**EXERCISE AIM:**
In all of the records below, change every occurrence of "black top hat" to "dark bowler hat" and reproduce them with nothing else altered.

# # # # # # #

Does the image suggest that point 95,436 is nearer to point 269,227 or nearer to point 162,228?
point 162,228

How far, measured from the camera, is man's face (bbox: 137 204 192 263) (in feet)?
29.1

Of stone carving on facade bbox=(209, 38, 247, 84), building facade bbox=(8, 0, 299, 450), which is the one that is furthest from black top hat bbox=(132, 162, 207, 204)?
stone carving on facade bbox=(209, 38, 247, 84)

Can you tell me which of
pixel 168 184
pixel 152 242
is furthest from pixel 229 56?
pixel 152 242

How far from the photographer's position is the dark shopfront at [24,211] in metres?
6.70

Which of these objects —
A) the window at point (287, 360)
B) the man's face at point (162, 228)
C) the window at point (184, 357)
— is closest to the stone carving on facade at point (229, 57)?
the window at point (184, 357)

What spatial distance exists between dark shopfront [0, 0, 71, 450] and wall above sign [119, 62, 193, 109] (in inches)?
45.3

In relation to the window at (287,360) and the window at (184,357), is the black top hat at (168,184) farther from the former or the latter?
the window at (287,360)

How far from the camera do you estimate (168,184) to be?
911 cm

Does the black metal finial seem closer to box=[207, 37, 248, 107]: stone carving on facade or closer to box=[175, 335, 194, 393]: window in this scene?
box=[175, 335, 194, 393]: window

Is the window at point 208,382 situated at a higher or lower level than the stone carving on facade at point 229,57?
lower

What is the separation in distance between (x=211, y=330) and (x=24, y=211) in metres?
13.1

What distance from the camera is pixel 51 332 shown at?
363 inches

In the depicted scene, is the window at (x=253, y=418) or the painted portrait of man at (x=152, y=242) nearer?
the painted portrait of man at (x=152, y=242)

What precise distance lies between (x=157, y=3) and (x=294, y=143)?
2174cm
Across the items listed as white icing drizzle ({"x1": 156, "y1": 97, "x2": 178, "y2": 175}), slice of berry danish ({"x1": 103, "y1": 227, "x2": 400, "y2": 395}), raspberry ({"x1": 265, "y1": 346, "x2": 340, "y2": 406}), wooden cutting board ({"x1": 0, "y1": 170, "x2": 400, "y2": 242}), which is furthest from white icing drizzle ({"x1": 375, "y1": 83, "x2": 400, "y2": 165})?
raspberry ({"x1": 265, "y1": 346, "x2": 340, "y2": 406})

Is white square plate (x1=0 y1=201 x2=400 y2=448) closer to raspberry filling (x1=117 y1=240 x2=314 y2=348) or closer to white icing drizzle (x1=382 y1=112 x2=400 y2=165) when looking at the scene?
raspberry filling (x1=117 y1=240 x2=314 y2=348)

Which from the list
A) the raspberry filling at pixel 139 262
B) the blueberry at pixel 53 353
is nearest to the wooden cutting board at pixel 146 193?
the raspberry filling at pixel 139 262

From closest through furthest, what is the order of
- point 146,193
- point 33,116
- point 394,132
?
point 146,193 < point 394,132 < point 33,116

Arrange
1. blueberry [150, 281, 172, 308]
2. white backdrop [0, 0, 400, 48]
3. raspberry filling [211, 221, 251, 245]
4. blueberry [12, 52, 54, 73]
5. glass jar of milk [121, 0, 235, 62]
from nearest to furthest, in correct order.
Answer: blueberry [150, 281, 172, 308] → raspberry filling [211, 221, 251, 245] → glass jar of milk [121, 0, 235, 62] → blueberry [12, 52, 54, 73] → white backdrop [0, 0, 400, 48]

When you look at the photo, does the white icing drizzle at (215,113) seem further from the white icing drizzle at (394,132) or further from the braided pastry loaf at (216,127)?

# # # # # # #

**EXERCISE RESPONSE:**
Does the image suggest that point 95,436 is nearer to point 269,227 or nearer to point 162,228?
point 162,228

How far, measured from the camera, is man's face (bbox: 137 204 192 263) (in feet)?
29.1

Of stone carving on facade bbox=(209, 38, 247, 84), building facade bbox=(8, 0, 299, 450), which is the one that is furthest from dark bowler hat bbox=(132, 162, 207, 204)?
stone carving on facade bbox=(209, 38, 247, 84)

Can you tell me which of
pixel 168 184
pixel 152 242
is furthest from pixel 229 56?
pixel 152 242

How far from the photographer's position is the dark shopfront at [24,211] in metres?
6.70

Which of these objects —
A) the window at point (287, 360)
B) the man's face at point (162, 228)
C) the window at point (184, 357)
— is closest to the stone carving on facade at point (229, 57)?
the window at point (184, 357)

What spatial distance exists between dark shopfront [0, 0, 71, 450] and wall above sign [119, 62, 193, 109] (in inches)?
45.3

In relation to the window at (287,360) and the window at (184,357), is the dark bowler hat at (168,184) farther from the former or the latter?
the window at (287,360)

How far from the camera do you estimate (168,184) to be?
911 cm

Does the black metal finial seem closer to box=[207, 37, 248, 107]: stone carving on facade or closer to box=[175, 335, 194, 393]: window in this scene?
box=[175, 335, 194, 393]: window

Is the window at point 208,382 situated at a higher or lower level than the stone carving on facade at point 229,57?
lower

What is the separation in distance between (x=211, y=330) and (x=24, y=211) in metres?
13.1

What distance from the camera is pixel 51 332 shown at?
363 inches

In the depicted scene, is the window at (x=253, y=418) or the painted portrait of man at (x=152, y=242) nearer?
the painted portrait of man at (x=152, y=242)

What precise distance lies between (x=157, y=3) and (x=294, y=143)?
2174cm
Across the items listed as white icing drizzle ({"x1": 156, "y1": 97, "x2": 178, "y2": 175}), slice of berry danish ({"x1": 103, "y1": 227, "x2": 400, "y2": 395}), raspberry ({"x1": 265, "y1": 346, "x2": 340, "y2": 406}), wooden cutting board ({"x1": 0, "y1": 170, "x2": 400, "y2": 242}), which is furthest from white icing drizzle ({"x1": 375, "y1": 83, "x2": 400, "y2": 165})?
raspberry ({"x1": 265, "y1": 346, "x2": 340, "y2": 406})

Is white square plate (x1=0 y1=201 x2=400 y2=448) closer to raspberry filling (x1=117 y1=240 x2=314 y2=348) or closer to white icing drizzle (x1=382 y1=112 x2=400 y2=165) when looking at the scene?
raspberry filling (x1=117 y1=240 x2=314 y2=348)

Which from the list
A) the raspberry filling at pixel 139 262
B) the blueberry at pixel 53 353
is nearest to the wooden cutting board at pixel 146 193?
the raspberry filling at pixel 139 262

From closest through furthest, what is the order of
- point 146,193
- point 33,116
- point 394,132
?
point 146,193 < point 394,132 < point 33,116

Arrange
1. blueberry [150, 281, 172, 308]
2. white backdrop [0, 0, 400, 48]
3. raspberry filling [211, 221, 251, 245]
4. blueberry [12, 52, 54, 73]
5. glass jar of milk [121, 0, 235, 62]
from nearest to furthest, in correct order.
Answer: blueberry [150, 281, 172, 308] → raspberry filling [211, 221, 251, 245] → glass jar of milk [121, 0, 235, 62] → blueberry [12, 52, 54, 73] → white backdrop [0, 0, 400, 48]

When you look at the photo, does the white icing drizzle at (215,113) seem further from the white icing drizzle at (394,132) or further from the braided pastry loaf at (216,127)?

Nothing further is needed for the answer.